Problem to solve |
How would you continue the guitar theory forum thread from where it stops?

Pass....Hall...I get the two mixed up also....I do however remember another book that should be on every guitarists shelf: The Advancing Guitarist by Mick Goodrick. I play predominantly in the "death metal" vein, but I'm always trying to incorporate other influences into my playing. I got lucky while I was growing up in that my uncle plays piano in his own trio. He used to do benifit shows for the local PBS station, and they had guests that would come in and just tear shit up. During their warmups...I got to jam with the likes of Ron Eschte, Emily Remeler, Joe Pass, and some guy.....what was his name....oh yeah...Allan Holdsworth. I have a lot of fond memories, and a lot of signed Guitar Player magazines....and even though I pretty much sucked during that period, the positive comments by these people kept me motivated to keep trying and growing as a musician. While I may not know what I'm doing sometimes, at least I can go back and be able to tell why what I did sounded good or like utter crap. So, to try and put a leash on my trip down memory lane...I agree, too many people overlook the benifit of theory.

Here's a cool little idea I stole from John Petrucci  I can't remember what magazine it was in, but he gave an analysis of the song Pull Me Under...the underlying concept of the song, was to use the same chord progression in as many different ways as they could. I recently used that concept in one my band's newer songs....I figure if you're going to to steal from someone....  LOL

steve


----------



## Regor (Jun 11, 2005)

So am I to take it that I'm the only one here who don't know JACK SHIT about theory on guitar??  

I know very, and I mean very, few scales to begin with (I'm a more dedicated rhythm guitarist than a lead/soloist). I know nothing about modes and the like. All I know is, I put my hands on the fretboard and if it sounds good I go with it. I've got a 'vague' grasp of the whole 'major/minor' feel to riffage, but I've written shit in keys that prolly don't even exist. Sound cool as fuck tho. But I highly doubt it follows any type of pattern other than the way I wrote it.


----------



## seven skrang (Jun 11, 2005)

i play in modes all the time, my favorite is lydian


----------



## macalpine88 (Jun 11, 2005)

i love the lydian scale, especially the Maj7#11 chords you get from it. Mixo is also cool because the overused petrucci Maj11 chord comes from it


----------



## seven skrang (Jun 11, 2005)

wolfsd said:


> Amen to that! For those that must be theory based.....some guy, I think he played jazz or something.....LOL....Joe Pass once said "Always remeber that you have a 50% chance of hitting the right note, then just move it up or down..." and some other hack....I think it was Frank Zappa that said "If you make a mistake, do it again, people will think you meant it" Love those guys.......


 i believe they wouldnt suck as much


----------



## jski7 (Jun 11, 2005)

Regor said:


> So am I to take it that I'm the only one here who don't know JACK SHIT about theory on guitar??
> 
> I know very, and I mean very, few scales to begin with (I'm a more dedicated rhythm guitarist than a lead/soloist). I know nothing about modes and the like. All I know is, I put my hands on the fretboard and if it sounds good I go with it. I've got a 'vague' grasp of the whole 'major/minor' feel to riffage, but I've written shit in keys that prolly don't even exist. Sound cool as fuck tho. But I highly doubt it follows any type of pattern other than the way I wrote it.

Provided data |
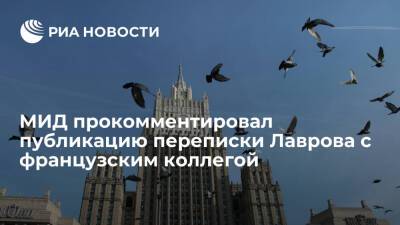 МИД: Россия не саботирует переговоры в "нормандском" формате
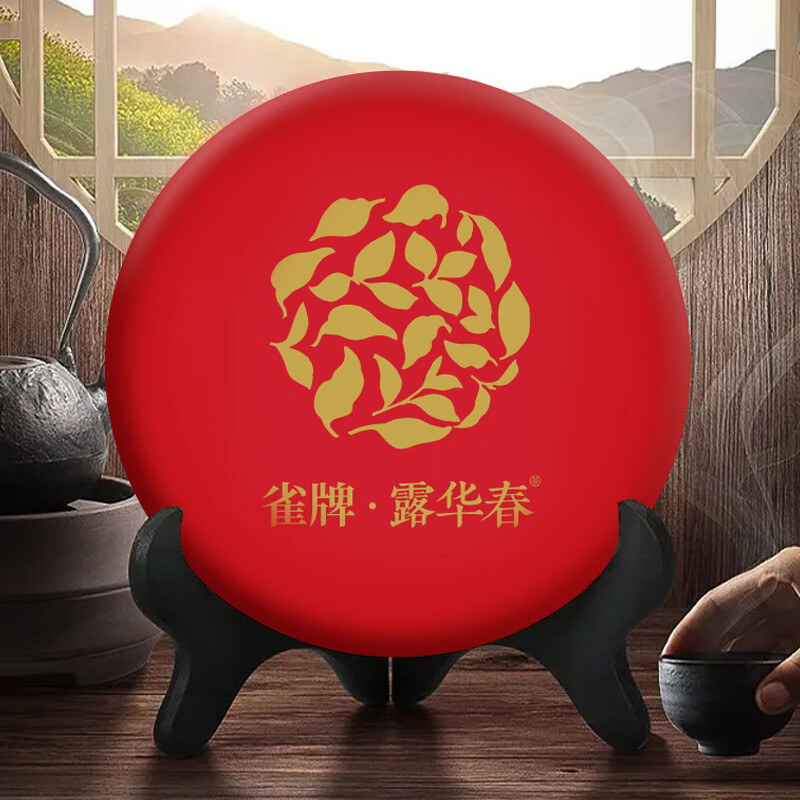 露华春  茶香四季礼盒单饼200克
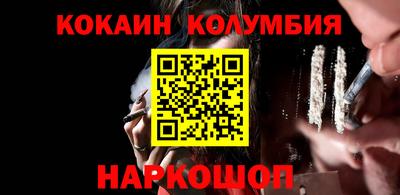 эйфоретик Будённовск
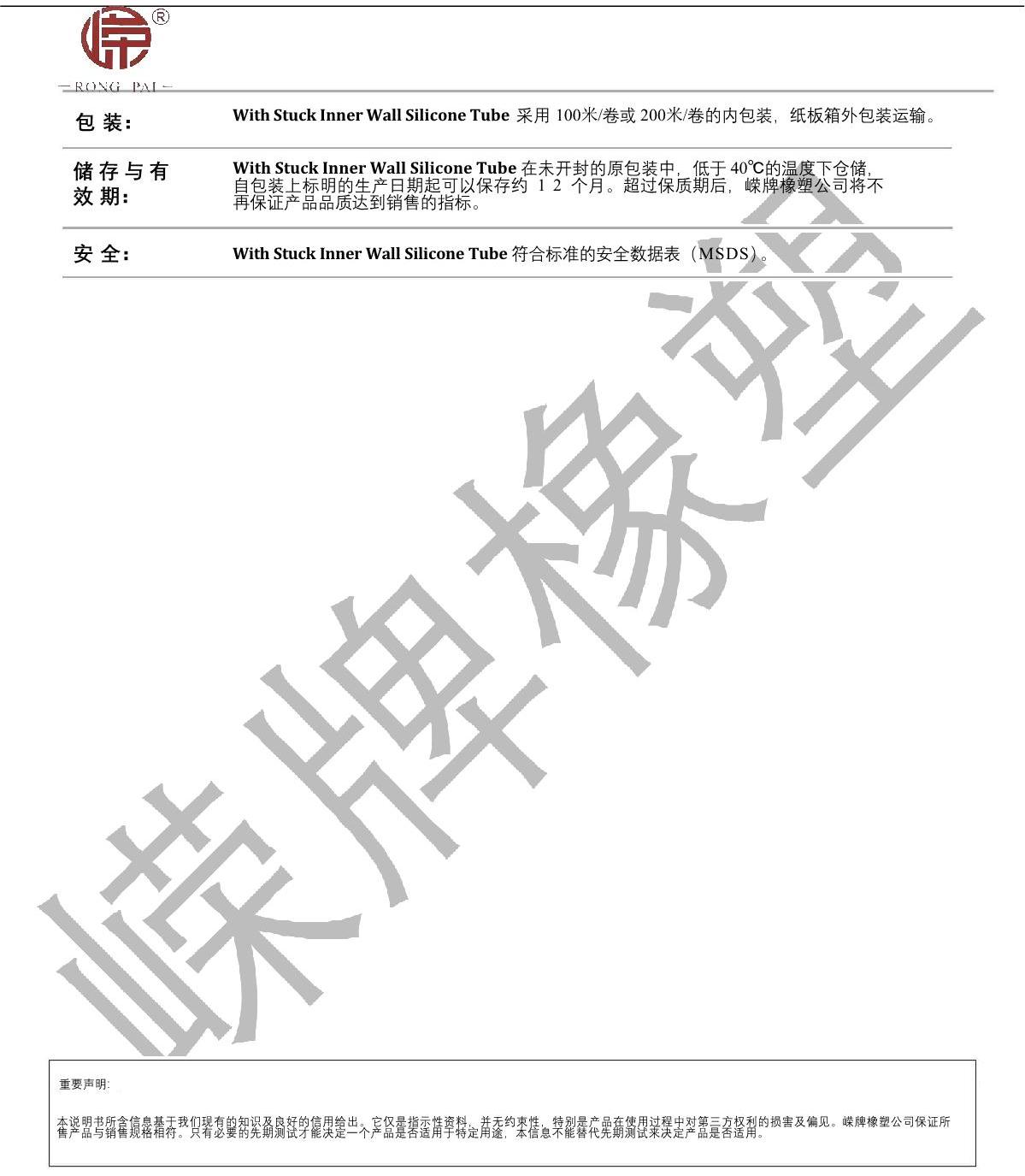 內壁帶卡硅膠管產(chǎn)品說(shuō)明_2.JPG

Exercise result |
If it feels/sounds good , go with it . I studied all the theory you'd ever want to study and then some more , and I prefer to play by "feel" nowadays . Sure , I understand why it's working , but I don't focus on it . You may be a natural feel player Regor . Nothing at all wrong with that .  To me , there are three types of players : the technicians , the "feel" players , and the combo guys who are a little of both .


----------



## Metal Ken (Jun 11, 2005)

Regor said:


> So am I to take it that I'm the only one here who don't know JACK SHIT about theory on guitar??
> 
> I know very, and I mean very, few scales to begin with (I'm a more dedicated rhythm guitarist than a lead/soloist). I know nothing about modes and the like. All I know is, I put my hands on the fretboard and if it sounds good I go with it.  I've got a 'vague' grasp of the whole 'major/minor' feel to riffage, but I've written shit in keys that prolly don't even exist. Sound cool as fuck tho. But I highly doubt it follows any type of pattern other than the way I wrote it.



everything can be rationalized into a key. I suggest learning all you can, cause its best to know the rules, so you can know how to bend them.


----------



## jski7 (Jun 11, 2005)

HateBreeder said:


> everything can be rationalized into a key. I suggest learning all you can, cause its best to know the rules, so you can know how to bend them.


+1  That's what I meant to say  .


----------



## Shawn (Jun 11, 2005)

desertdweller said:


> Locrian!!
> 
> Locrian and phrygian are the best modes.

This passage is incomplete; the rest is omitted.